• [Document text]:
★ ★ ★ ★ ★
# Its only me



## Exploding Chestnuts (26 February 2016)

OK, so I had two cats, [littermates], and I think one got poisoned by a nutter next door [long story involving another neighbour who has several cats]. I was really upset by the death, though the poisoning evidence has only recently been revealed, it was not a good death..
So now I have one cat, and I was always ready for him to go first as he has a heart murmur, and is a lazy  B! [It almost seems he has a cut off of blood to his system every so often, quite often].  He now [since his sister died]  sleeps on my bed, and hangs around me, and I am sure he is preparing for Cat Heaven pretty soon. I have taken him to vet for a cat MOT, so really he is on countdown, in a way, though it may be years., it might be tomorrow.
I have had plenty of animals [ very few deaths!] so I kind of know the score.
Anyway, when he goes what is the best thing to do, I cannot live without a pet in the house, I need a small dog or a cat, or two cats.
I really want a friendly one which will sleep on my bed but go outside as well. Should I go for 2 kittens [I am oap] or take pot luck at Cat Protection League, or any other suggestion , I could foster a cat, but obviously am far too soft to let them go once they are happy at my home.
I need a plan, ty.


----------



## asmp (26 February 2016)
★ ★ ★ ★ ★
• [Dataset extract]:
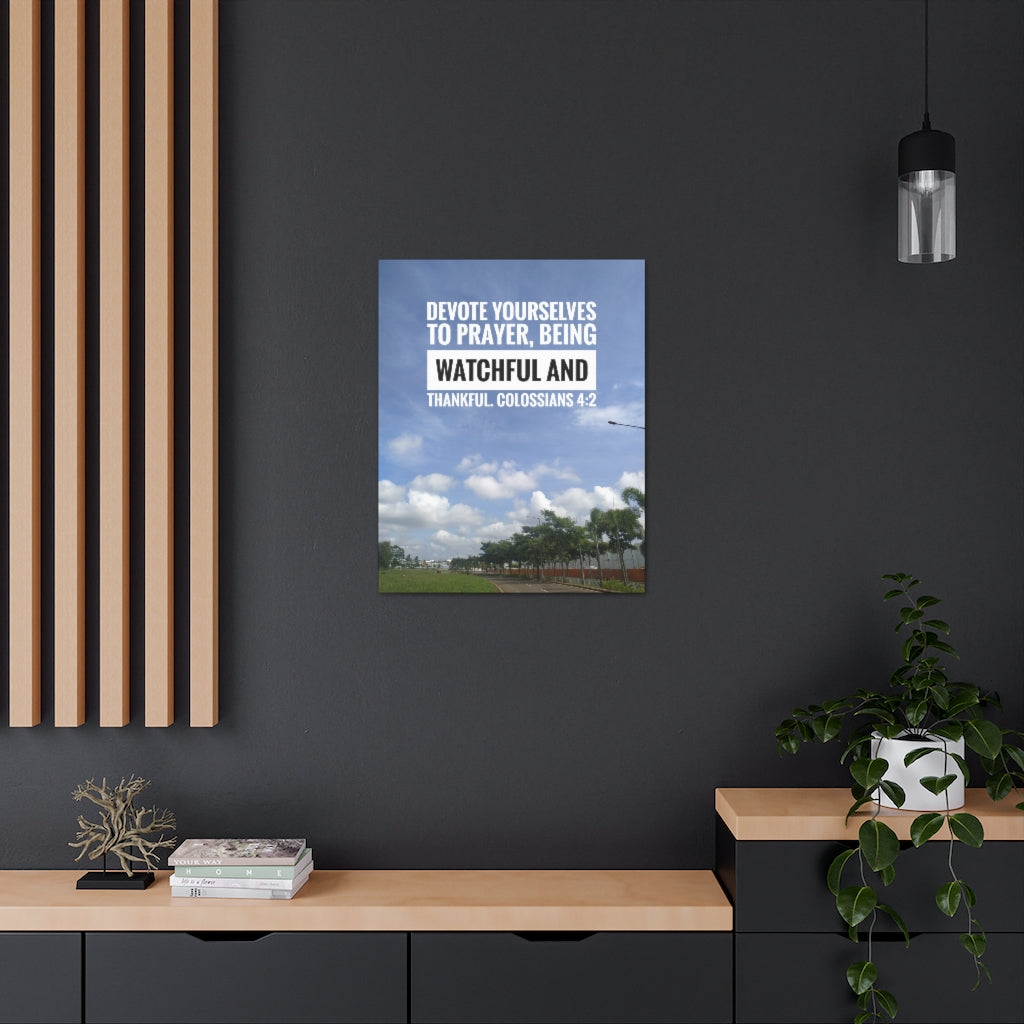 Scripture Walls Watchful And Thankful Colossians 4:2 Bible Verse Canvas Christian Wall Art Ready to Hang Unframed-Express Your Love Gifts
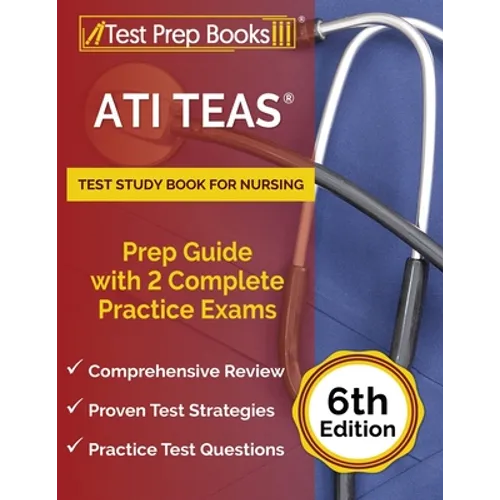 ATI TEAS Test Study Book for Nursing: Prep Guide with 2 Complete Practice Exams [6th Edition]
★ ★ ★ ★ ★
• [What is being asked]:
Answer these about the forum post on the cat:
1. What health condition does the remaining cat have?
2. Where has he slept since his sister died?
3. Which organization does the post name as an option for getting another cat?

• [Task answer]:
1. A heart murmur.
2. On the writer's bed.
3. The Cat Protection League.